Page text -
──────────────────────────────

Introduction
On a particularly idle evening while randomly surfing Wikipedia I stumbled on a page about a mathematical problem called the Collatz conjecture. Now fear not Dear Reader, this is not an article about mathematics. It is an example case study in how I converted a plain English problem into T-SQL.
The wiki article describes the vast amount of study into this problem with the inference being that at any one time there are numerous guru mathematicians armed with a blistering arsenal of supercomputers hard at work trying to solve it. But the actual process is very simple and can be described in just a few sentences. This got me to thinking what it would take to build a T-SQL procedure as a proof of concept to test this particular problem, especially given that (1) it is in a field that I know little about, ie mathematics and (2) I don't even know if it is doable to use T-SQL for this. Thus I will set myself the task of writing a T-SQL script that tests the Collatz conjecture
Description of the Collatz conjecture
First let's look at a plain English description of the instructions for testing the Collatz conjecture. For reference, we'll call this "the sequence":
- think of a number (a positive integer)

──────────────────────────────

Supplied information -

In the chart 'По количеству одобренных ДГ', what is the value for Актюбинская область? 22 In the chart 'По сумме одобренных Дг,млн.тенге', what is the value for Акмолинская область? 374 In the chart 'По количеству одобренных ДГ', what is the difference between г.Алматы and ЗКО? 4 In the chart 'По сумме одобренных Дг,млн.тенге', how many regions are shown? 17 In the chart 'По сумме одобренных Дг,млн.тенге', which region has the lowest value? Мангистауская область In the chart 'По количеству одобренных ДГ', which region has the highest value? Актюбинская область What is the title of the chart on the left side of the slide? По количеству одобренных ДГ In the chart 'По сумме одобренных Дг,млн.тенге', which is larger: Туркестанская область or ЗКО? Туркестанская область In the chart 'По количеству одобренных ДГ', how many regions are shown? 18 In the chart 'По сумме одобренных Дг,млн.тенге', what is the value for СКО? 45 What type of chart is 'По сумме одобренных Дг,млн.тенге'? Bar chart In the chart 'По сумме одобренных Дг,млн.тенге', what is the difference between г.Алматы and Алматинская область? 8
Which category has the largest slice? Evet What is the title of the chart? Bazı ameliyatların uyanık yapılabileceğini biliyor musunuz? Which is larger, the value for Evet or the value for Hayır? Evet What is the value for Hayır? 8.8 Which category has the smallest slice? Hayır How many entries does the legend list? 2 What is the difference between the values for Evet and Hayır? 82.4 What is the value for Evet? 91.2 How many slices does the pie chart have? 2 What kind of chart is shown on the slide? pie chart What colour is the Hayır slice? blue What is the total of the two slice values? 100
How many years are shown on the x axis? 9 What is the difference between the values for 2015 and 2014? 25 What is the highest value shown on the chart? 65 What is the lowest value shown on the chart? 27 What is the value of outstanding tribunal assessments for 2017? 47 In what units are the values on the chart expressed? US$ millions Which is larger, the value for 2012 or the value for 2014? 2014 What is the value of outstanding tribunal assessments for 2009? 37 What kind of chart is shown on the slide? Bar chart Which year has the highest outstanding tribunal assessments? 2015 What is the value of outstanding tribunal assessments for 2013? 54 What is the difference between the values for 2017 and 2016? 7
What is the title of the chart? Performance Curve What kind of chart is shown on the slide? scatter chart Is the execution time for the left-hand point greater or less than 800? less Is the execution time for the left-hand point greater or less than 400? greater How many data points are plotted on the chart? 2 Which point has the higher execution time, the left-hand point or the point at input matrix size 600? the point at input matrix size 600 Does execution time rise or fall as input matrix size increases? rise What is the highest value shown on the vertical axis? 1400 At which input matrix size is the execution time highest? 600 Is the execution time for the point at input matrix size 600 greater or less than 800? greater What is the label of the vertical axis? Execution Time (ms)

──────────────────────────────

Task brief -
Pick up the article on testing the Collatz conjecture with T-SQL after its last line and write the next part. The material above plays no part in what follows.

Output -
- if the number is even, divide it by two
- if the number is odd, triple it and add one
- repeat using the result instead of thinking of a number
Here's an example:
- I'll start with 10 as my starting number
- (10 is even so I divide by 2) 10 / 2 = 5
- (the result (5) is odd so I triple it and add 1) 5 * 3 + 1 = 16
- (the result (16) is even so I divide it by 2) 16 / 2 = 8
- (the result (8) is even so I divide it by 2) 8 / 2 = 4
- (the result (4) is even so I divide it by 2) 4 / 2 = 2
- (the result (2) is even so I divide it by 2) 2 / 2 = 1
Once I get to a result of 1 I stop because the Collatz conjecture states that:
"This process will eventually reach a result of 1, regardless of which positive integer is chosen initially."
To prove the Collatz conjecture, one must find a way to show that all starting numbers will eventually reach a result of 1. To disprove it, one must find a value that never reaches a result of 1.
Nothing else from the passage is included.